(Selected extract)
Start

The only insider selling in the last 12 months has come from two William Blair–affiliated independent directors. No family or senior management insider has bought shares in the open market in at least a year. In a dual-class structure this matters less than at a one-share-one-vote company, but it is not a positive tell.
The Vedder Price legal-fee relationship with Director Nemeroff ($1.59M FY25) is a classic related-party setup that would typically trigger an ISS "against" recommendation at a non-controlled company. With Class B voting control, the outcome is moot.
Industry Context
Cat litter category. Global cat-litter market projected at $14.67B (2025) growing to $19.25B (2032) at 3.95% CAGR (Fortune Business Insights). Mordor Intelligence places the same market at $6.26B in 2026 growing at 4.14% CAGR to $7.66B in 2031 (narrower methodology — US retail only, excluding Asia). The structural shift is clay-to-crystal — the crystal segment grew 500% between 2019 and 2024 per NielsenIQ/Stackline data ODC cited in the Ultra Pet acquisition release. Lightweight clumping continues to outgrow the overall category (Q2 FY26 NielsenIQ data). E-commerce is the fastest-growth channel at 6.3% CAGR (Grand View Research). Top brands by dollar share: Tidy Cats (Purina/Nestlé), Fresh Step (Clorox), Arm & Hammer (Church & Dwight), then Cat's Pride (ODC) and a long tail of private label. Clorox's 2023 cyberattack created a one-time share gap that Fresh Step has partially but not fully recovered (Bloomberg, September 2024).

End

(Records for this exercise)

Start

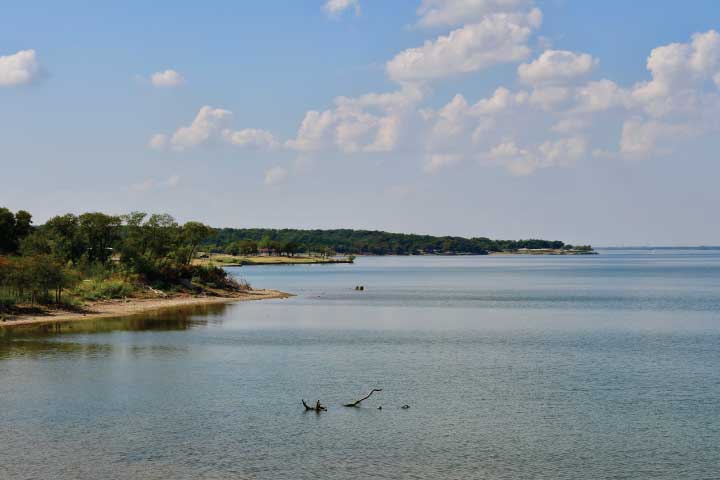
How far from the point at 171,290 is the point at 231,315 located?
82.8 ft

End
Start

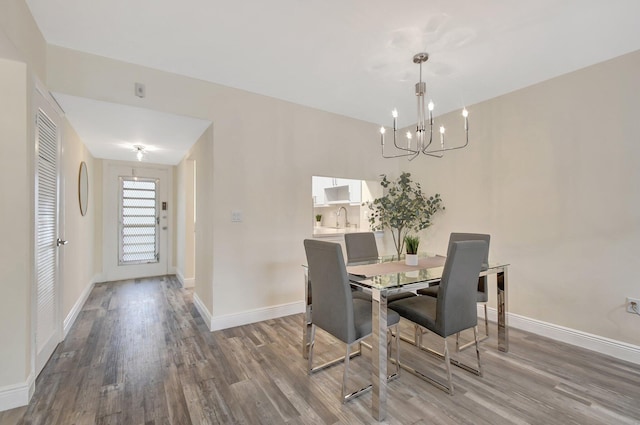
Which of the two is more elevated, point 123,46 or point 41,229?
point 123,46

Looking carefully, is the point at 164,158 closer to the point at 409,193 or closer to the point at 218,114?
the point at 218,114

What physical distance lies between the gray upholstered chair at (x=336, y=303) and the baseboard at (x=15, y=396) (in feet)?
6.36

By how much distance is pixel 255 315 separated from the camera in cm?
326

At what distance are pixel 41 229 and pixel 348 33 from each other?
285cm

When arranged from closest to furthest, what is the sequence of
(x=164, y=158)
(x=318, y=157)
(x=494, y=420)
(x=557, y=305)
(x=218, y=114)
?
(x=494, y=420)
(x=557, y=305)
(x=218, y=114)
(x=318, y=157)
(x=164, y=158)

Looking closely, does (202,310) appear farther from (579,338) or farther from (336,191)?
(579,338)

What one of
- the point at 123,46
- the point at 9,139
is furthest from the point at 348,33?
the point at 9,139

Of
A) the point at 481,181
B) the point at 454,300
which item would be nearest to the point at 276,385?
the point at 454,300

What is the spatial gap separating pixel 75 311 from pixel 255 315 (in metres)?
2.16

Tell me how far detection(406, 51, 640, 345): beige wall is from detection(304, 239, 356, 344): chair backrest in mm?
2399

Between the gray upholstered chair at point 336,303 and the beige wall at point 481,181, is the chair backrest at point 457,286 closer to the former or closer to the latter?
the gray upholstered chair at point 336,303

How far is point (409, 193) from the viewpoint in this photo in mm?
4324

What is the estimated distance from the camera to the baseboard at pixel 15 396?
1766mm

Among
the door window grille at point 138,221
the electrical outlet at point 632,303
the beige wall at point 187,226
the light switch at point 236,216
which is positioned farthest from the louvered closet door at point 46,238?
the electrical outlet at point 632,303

End
Start

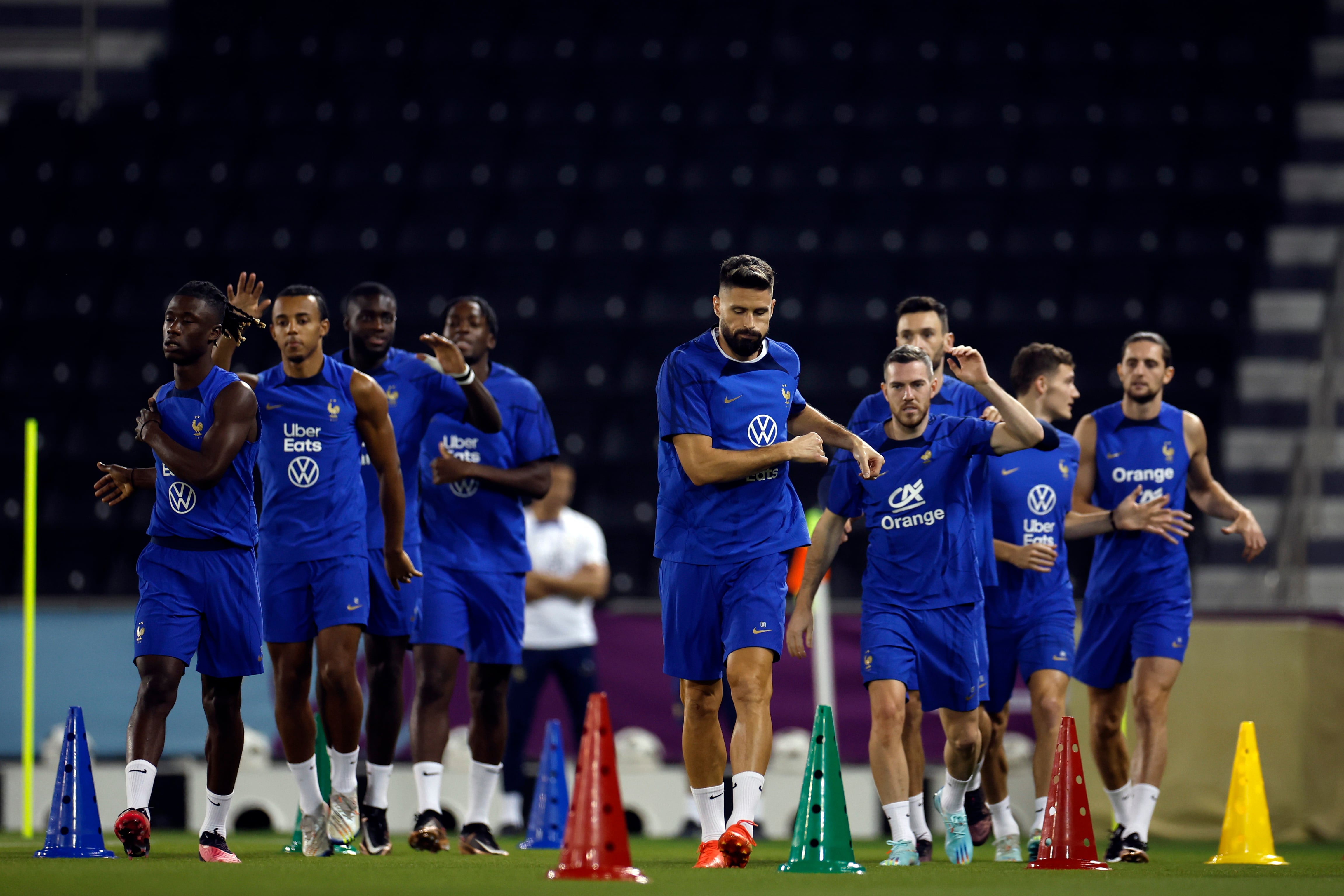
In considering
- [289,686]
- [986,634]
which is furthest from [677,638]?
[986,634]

End

(Set task A)
In the excerpt on insider selling and the cat litter market, give the part that opens with "The only insider" and closes with "outcome is moot." again, switching "moot" to "settled".
(Set task B)
Find each line of the records that contains the string "pixel" and copy it out. Case counts.

(Response A)
The only insider selling in the last 12 months has come from two William Blair–affiliated independent directors. No family or senior management insider has bought shares in the open market in at least a year. In a dual-class structure this matters less than at a one-share-one-vote company, but it is not a positive tell.
The Vedder Price legal-fee relationship with Director Nemeroff ($1.59M FY25) is a classic related-party setup that would typically trigger an ISS "against" recommendation at a non-controlled company. With Class B voting control, the outcome is settled.

(Response B)
By how much distance is pixel 255 315 separated from the camera in cm?
At what distance are pixel 41 229 and pixel 348 33 from each other?
What is the spatial gap separating pixel 75 311 from pixel 255 315 (in metres)?
What is the estimated distance from the camera to the baseboard at pixel 15 396?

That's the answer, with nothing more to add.